При первой же возможности Лидия навестила Шарлотту; и хотя сестры испытывали взаимную привязанность, у них все же было мало общего, и визит не вполне удался. Лидия впоследствии говорила, что, надеясь должным образом оценить добродетели Шарлотты, она подзабыла, до чего с ней скучно разговаривать; а Шарлотта, хотя и неизменно восхищалась живостью своей младшей сестры, с огорчением обнаружила: в Лидии стало еще меньше духовной утонченности, чем даже сразу по окончании школы.

В отличие от Дженни, пышущая здоровьем Шарлотта редко когда выглядела лучше, чем в последнее свидание сестер. Она была счастлива в браке, ей нравилось быть хозяйкой в своем собственном доме, и она безмятежно ожидала рождения ребенка – первого из многих, как она надеялась. Она не страдала никакими недугами, одолевавшими Дженни в течение первых месяцев беременности, и без страха думала о длительном и скучном путешествии в Бат и обратно. Дженни оставалось лишь дивиться на нее, потому что к тому времени, когда Райды отправились с визитом к Вдовствующей, здоровье ее хотя и улучшилось, но сама мысль о том, что ей придется проделать такой путь, заставляла ее содрогнуться.

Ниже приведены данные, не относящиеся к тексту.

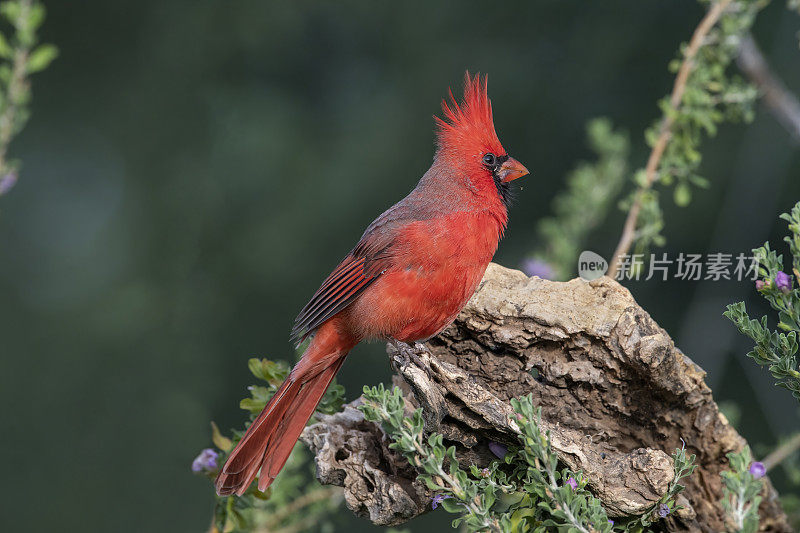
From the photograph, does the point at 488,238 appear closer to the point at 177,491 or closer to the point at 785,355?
the point at 785,355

Расставание с Лидией было тяжким, но не повергло ее в уныние. Слабость и подавленность, нараставшие у нее в Лондоне, исчезли в течение недели после ее приезда в Фонтли, и с отказом от диеты к ней стали возвращаться силы, а вместе с ними – и энергия. Она скучала по Лидии, но у нее была тысяча дел, и она проявляла такой живой интерес ко всему, связанному с поместьем, что ее ум был слишком занят, чтобы она могла чувствовать нехватку этого веселого общения. К тому же она начала знакомиться с арендаторами. Зная, насколько застенчива его жена, Адам не принуждал ее выполнять все функции, которые его мать и бабушка брали на себя как нечто само собой разумеющееся; но Лидия, обнаружив, что Дженни не знает каких-то своих обязанностей, не колеблясь ввела ее в курс дела. Дженни же настолько жаждала придерживаться правил, установленных ее предшественницами, что, преодолевая свою застенчивость, навещала больных, помогала нуждающимся и изо всех сил старалась быть приветливой. Увы, она не обладала обаянием Вдовствующей и никогда не могла заставить свой язык выговорить простые слова сочувствия, которые мгновенно принесли бы ей популярность; но прошло не так много времени, и стало понятно, что за резкостью ее языка скрывается куда больше интереса к делам людей его светлости, чем когда-либо испытывала Вдовствующая. Непоколебимый здравый смысл, который позволял ей с легкостью отличать нерадивого от несчастного, возможно, не снискал ей всеобщей популярности, но все же снискал уважение; она одаривала не скупясь, но разборчиво, ее советы всегда были практичными, и, если ее откровенная критика часто была неприятна, она ни у кого не оставляла сомнения, что ее светлость очень проницательна и ее не проведешь.